Third Bridge analysts

2025 is almost behind us! Before we step into 2026, we are taking a moment to look back at what investors were most curious about in 2025. 

Global markets this year swung between record peaks and periodic turbulence. U.S. equities hit record highs, while unexpected events such as DeepSeek's debut, unpredictable U.S. tariffs, and growing concerns over an AI bubble kept investors cautious.
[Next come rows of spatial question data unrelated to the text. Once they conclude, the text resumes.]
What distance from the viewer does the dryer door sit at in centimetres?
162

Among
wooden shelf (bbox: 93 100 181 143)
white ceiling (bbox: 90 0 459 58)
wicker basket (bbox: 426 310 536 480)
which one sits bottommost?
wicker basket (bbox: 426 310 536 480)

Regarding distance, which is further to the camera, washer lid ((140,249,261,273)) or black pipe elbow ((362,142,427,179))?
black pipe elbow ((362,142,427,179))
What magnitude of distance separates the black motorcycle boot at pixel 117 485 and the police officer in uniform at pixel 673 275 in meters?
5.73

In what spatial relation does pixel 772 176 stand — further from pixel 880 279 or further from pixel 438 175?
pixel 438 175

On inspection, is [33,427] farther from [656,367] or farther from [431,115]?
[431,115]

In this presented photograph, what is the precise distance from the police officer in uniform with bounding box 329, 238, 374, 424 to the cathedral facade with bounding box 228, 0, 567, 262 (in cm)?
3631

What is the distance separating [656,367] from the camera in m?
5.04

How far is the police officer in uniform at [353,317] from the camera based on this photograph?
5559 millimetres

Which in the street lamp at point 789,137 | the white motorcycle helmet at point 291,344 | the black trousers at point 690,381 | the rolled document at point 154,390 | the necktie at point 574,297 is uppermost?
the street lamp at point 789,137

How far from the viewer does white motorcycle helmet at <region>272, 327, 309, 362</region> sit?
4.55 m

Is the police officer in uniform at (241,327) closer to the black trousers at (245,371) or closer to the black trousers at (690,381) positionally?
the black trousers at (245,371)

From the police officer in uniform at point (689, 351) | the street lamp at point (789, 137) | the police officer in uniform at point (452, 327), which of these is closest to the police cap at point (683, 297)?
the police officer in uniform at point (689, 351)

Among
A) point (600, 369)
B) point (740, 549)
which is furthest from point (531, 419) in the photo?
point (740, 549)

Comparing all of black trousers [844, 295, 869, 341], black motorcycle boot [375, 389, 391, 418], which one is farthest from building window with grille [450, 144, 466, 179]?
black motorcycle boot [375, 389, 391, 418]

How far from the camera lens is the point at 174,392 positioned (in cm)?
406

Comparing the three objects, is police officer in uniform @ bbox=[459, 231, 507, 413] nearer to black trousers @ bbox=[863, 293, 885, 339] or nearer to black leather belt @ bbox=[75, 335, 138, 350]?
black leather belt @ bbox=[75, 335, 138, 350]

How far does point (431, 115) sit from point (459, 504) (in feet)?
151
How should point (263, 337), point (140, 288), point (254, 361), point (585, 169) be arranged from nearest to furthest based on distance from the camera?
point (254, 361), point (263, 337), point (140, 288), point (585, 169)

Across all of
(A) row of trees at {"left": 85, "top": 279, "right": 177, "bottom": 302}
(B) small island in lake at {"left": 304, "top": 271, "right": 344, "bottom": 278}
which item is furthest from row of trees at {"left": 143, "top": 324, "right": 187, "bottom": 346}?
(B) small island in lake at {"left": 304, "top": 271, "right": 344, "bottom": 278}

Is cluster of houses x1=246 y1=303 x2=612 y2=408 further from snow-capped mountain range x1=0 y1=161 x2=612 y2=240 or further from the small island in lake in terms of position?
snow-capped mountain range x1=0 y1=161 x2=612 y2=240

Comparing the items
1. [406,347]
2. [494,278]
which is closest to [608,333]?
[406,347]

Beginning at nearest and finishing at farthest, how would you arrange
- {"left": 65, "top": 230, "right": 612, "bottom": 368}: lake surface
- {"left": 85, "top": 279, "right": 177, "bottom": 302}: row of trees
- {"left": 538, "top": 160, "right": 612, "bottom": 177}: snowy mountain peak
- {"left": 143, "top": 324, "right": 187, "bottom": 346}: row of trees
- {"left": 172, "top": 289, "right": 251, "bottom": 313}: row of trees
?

In this article, we highlight 10 key trends based on analysis of the Third Bridge Library database, alongside discussions with our analysts and expert insights. 

 IME

1. Data Center  

Anthony DeRuijter, Global Team Lead for IME at Third Bridge, explained that AI is highly power-intensive, and U.S. electricity demand is rising far above recent historic averages, driven by data center growth and broader electrification trends. Investors are interested because electricity access could become a major bottleneck for massive data center spending. Nuclear energy is also attracting investor interest as a potential energy solution for data centers. Cooling is another key area of focus, which ties directly into our industrials coverage, Vertiv, for example.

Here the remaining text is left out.